Dunham Court

The Dunham Court affordable housing complex would have been built next to Cape Elizabeth’s Town Hall and overlook the Village Green on Route 77. Contributed / The Szanton Company

Developers scrapped plans for the Dunham Court affordable housing project in Cape Elizabeth this week following months of opposition and a successful call for referendum to overturn zoning amendments permitting its construction.

“It’s clear that Cape Elizabeth hasn’t decided whether it wants affordable housing in its town center,”  Nathan Szanton, CEO of The Szanton Co., said Tuesday. “So we’re reluctantly announcing today that we’re not going to fight the referendum.”

The Town Council will decide Dec. 13 on a date for the referendum to repeal the amendments, which address the height, footprint and non-commercial first-floor use of buildings in the town center.

The developer’s decision was celebrated by some residents and disappointing to others.

The Save Our Center group cited a number of arguments against the project, including its location not aligning with the town’s 2019 Comprehensive Plan, which emphasizes having a vibrant town center with a focus on commercial and retail use.

Cynthia Dill, who organized the petition for the referendum to overturn the amendments, referred a reporter to her statements on her website.

“Good riddance Dunham Court,” she wrote, while explaining her opposition.
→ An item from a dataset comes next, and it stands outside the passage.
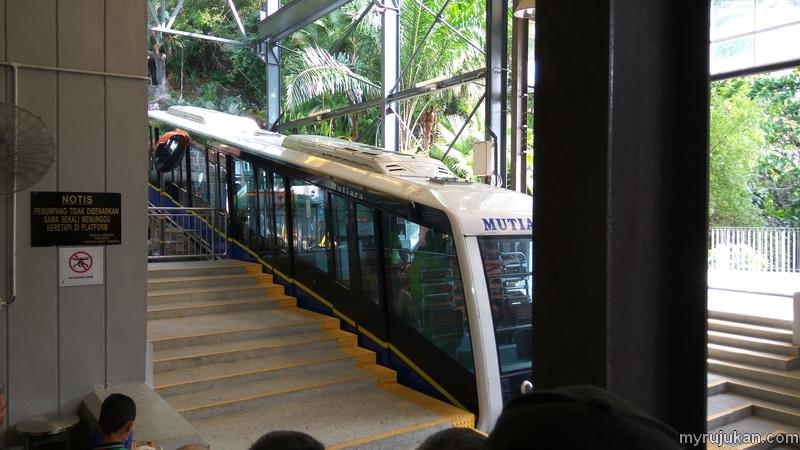 Menunggu keretapi Bukit Bendera untuk naik ke Penang Hill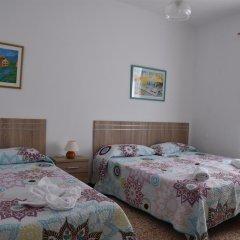 Отель Pensión Eva Стандартный номер с различными типами кроватей фото 5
“Everyone wants affordable housing and the recently updated Cape Elizabeth Comprehensive Plan marks a path to achieve it,” she wrote.

Opponents also took issue with the proposed tax break for the project’s developers through tax increment financing. The TIFs would have resulted in a portion of the tax revenue being rebated to The Szanton Co. over a period of 15 to 30 years.

“The developer of Dunham Court wanted the rules to be changed so it could maximize public subsidy instead of working within the rules to create housing for families that reflects our community values,” Dill wrote.

Resident Beth Tyler said she initially opposed the project, but changed her mind after “a lot of research.”

“I’m very disappointed to see the developers have pulled out. I think Cape’s really missing an opportunity to become the type of town that we really need to be and want to be,” Tyler said Tuesday, interviewed outside the Pond Cover IGA. 

Maureen Clancy, chairperson of the Cape Citizens for Affordable Housing group formed to support the Dunham Court project, said she understands the developer’s decision in light of the opposition, but she is “sad and disappointed” the project won’t be completed.

The town needs to do more to address the lack of affordable housing in southern Maine, Clancy said.

“We recognize the need for affordable housing is great and we believe Cape Elizabeth should do their part,” she said.

Arguments from those who supported the project include the need for foot-traffic in the predominantly commercial town center and the location’s proximity to vital resources such as schools, stores and a pharmacy.